Yevhen Heller (Євген Борисович Гєллєр; born 12 May 1974 in Donetsk, Ukrainian SSR) is a Ukrainian public figure, former People's Deputy of Ukraine, president of FC Zorya Luhansk (since 2009) and owner of "Ukrsplav" (non-ferrous metal recycling company). In various media his last name also spells through Russian transliteration as Geller.

==Biography==
A native of Donetsk, Heller graduated the Donetsk State Technical University as engineer-economist, "Economy and administration in machine building". During his education, he worked in several companies on leading positions. Soon after graduation Heller was hired to the newly created (in 1997) company "Ukrsplav" as a director of commerce and worked there until 2004.

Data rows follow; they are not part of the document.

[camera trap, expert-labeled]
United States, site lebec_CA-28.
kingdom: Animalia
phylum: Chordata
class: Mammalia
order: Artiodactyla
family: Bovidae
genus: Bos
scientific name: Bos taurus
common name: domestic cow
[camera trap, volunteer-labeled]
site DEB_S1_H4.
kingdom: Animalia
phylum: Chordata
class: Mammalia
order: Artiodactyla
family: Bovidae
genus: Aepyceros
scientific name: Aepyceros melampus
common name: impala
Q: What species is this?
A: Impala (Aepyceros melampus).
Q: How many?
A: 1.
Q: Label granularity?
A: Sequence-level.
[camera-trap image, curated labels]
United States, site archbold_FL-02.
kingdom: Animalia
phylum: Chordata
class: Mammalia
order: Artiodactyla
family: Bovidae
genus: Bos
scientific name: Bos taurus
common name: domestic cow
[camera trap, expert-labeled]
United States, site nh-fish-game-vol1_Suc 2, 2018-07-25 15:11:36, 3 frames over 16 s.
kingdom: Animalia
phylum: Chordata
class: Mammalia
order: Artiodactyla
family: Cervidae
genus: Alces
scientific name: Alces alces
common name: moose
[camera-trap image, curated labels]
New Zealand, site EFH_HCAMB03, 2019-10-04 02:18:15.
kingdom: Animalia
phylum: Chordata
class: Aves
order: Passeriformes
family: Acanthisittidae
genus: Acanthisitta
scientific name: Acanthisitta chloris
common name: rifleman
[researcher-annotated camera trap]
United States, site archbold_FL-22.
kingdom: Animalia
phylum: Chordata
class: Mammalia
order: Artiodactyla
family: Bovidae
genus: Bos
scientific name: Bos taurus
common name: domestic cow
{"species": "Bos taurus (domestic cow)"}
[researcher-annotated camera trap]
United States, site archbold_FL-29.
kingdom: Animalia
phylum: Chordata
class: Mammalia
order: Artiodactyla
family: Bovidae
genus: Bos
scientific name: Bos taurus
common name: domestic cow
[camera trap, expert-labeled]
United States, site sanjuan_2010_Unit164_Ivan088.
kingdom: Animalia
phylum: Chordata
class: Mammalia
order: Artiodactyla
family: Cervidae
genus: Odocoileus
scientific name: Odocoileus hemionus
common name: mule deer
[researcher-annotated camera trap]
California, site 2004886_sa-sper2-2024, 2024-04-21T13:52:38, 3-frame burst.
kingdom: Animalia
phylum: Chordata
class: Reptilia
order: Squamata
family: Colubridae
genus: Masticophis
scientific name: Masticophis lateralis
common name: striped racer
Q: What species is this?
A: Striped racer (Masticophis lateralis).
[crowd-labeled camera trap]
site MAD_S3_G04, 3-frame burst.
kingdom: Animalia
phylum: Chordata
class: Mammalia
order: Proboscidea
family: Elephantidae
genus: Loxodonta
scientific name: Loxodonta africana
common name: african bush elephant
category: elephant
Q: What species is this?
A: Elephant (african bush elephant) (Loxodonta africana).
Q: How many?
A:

In 2004-06 Heller was a president of the futsal club Shakhtar Donetsk. After becoming a politician, he transferred all his business to his business partner Spartak Kokotyukha.

Since 2006 Heller is a Ukrainian parliamentary first for Party of Regions (until 2014) and then as independent currently in a parliamentary faction of the Revival Party. While being a member of Party of Regions, he was part of the Voropayev political group which aligned itself after Yuriy Voropayev. Until 2014 Heller was elected to the Ukrainian parliament (Verkhovna Rada) on a party list of Party of Regions, while in 2014 he successfully ran independently in Donetsk Oblast district #50 and was elected to the parliament once again. In the 2019 Ukrainian parliamentary election Heller was placed 12th on the election list of the Opposition Bloc. But although the party won 6 single-seat constituencies its nationwide list won 3.23% of the votes meaning it did not overcome the 5% election barrier.

Soon after the death of Valeriy Bukayev in 2009, Heller managed to obtain the Ukrainian Premier League football club FC Zorya Luhansk from Bukayev's wife, Marina.

Heller is married and has a child. His wife Tetiana also works in "Ukrsplav" as an economist.